Dokumentenverständnis refers to the use of künstliche Intelligenz (AI) and Techniken des maschinellen Lernens to analyze, interpret, and extract meaningful information from documents. This process encompasses a wide range of document types, including PDFs, images, Word files, and emails.
At its core, Document Understanding kombiniert mehrere Schlüsseltechnologien:
- Optische Zeichenerkennung (OCR): This technology converts different types of documents, such as scanned paper documents or images of text, into machine-readable text. OCR is essential for processing non-digital documents.

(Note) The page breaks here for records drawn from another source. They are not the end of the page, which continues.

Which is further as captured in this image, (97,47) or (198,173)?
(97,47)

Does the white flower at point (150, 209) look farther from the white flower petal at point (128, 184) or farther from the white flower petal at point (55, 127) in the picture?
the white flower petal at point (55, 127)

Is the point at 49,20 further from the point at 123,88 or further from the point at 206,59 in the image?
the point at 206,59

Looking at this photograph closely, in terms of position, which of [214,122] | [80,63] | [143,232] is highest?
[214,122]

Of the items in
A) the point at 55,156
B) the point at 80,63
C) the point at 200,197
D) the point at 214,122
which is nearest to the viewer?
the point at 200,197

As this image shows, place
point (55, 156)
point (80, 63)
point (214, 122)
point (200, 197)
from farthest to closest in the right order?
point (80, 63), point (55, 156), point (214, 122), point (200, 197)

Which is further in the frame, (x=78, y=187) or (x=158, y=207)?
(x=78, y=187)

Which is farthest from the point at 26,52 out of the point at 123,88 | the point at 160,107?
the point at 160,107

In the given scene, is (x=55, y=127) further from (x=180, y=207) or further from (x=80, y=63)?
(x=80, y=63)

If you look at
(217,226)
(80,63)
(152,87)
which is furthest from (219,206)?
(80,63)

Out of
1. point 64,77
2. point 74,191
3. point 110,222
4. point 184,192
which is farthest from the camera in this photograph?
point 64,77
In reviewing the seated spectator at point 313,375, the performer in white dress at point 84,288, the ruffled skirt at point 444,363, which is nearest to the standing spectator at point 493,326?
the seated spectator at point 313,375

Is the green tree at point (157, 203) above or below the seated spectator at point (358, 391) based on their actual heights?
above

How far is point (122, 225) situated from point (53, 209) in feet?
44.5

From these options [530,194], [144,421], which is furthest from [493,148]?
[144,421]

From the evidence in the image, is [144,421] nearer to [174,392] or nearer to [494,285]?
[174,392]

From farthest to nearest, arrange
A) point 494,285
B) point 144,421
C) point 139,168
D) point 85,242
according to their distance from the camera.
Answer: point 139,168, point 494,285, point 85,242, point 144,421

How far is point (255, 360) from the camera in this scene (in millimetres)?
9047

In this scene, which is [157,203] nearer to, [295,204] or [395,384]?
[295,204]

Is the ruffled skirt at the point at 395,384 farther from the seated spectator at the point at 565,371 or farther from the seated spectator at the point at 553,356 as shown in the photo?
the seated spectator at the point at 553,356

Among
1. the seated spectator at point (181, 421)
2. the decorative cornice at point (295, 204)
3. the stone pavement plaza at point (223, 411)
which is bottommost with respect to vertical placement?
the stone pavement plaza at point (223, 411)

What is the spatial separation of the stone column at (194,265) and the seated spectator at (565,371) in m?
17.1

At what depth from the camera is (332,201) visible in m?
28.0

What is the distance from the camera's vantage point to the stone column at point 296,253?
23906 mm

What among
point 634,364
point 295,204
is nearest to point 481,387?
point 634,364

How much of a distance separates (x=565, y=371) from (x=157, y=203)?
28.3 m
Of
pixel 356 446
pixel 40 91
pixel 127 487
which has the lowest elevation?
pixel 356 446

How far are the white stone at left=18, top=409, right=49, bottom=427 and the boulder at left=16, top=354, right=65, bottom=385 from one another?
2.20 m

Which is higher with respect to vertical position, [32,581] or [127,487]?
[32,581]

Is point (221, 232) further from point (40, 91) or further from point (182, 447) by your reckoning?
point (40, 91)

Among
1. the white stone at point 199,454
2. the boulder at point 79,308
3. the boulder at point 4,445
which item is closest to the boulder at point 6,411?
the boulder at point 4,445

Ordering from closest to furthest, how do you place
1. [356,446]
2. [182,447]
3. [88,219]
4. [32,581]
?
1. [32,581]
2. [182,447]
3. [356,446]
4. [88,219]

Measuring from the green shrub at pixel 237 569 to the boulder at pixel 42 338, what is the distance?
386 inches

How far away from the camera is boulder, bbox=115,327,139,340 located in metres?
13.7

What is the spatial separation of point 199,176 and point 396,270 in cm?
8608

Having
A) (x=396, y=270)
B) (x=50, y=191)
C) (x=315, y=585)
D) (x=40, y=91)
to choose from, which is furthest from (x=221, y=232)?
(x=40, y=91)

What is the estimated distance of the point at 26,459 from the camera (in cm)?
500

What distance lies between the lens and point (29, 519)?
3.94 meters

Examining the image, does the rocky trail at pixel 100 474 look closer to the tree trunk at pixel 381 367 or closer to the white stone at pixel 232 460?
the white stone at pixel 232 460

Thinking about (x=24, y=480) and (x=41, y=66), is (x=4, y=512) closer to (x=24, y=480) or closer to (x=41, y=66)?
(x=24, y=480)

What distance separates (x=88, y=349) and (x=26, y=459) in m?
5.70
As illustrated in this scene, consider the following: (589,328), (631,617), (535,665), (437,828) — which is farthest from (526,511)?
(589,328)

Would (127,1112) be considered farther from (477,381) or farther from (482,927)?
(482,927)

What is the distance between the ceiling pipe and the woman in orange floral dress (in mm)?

- Natürliche Sprachverarbeitung (NLP): NLP allows AI to understand, interpret, and generate human language. In the context of Document Understanding, it helps in analyzing the extracted text to derive meaning, identify key entities, and understand context.
- Maschinelles Lernen: Machine learning algorithms can be trained to recognize patterns and make predictions based on the data extracted from documents. This is useful for categorizing documents, identifying relevant information, and automating workflows.
The benefits of Document Understanding are significant. It can streamline business processes by automating data entry, Verbesserung der Datenpräzision, and enabling faster decision-making. For instance, organizations can use Document Understanding to process invoices, contracts, and reports, drastically reducing the time and effort involved in manual data handling.
Darüber hinaus kann Document Understanding die Einhaltung von Vorschriften und Risikomanagement by ensuring that critical information is captured and analyzed consistently. As AI technology continues to evolve, the capabilities and applications of Document Understanding are expected to expand, making it a pivotal tool in various industries including finance, healthcare, and legal services.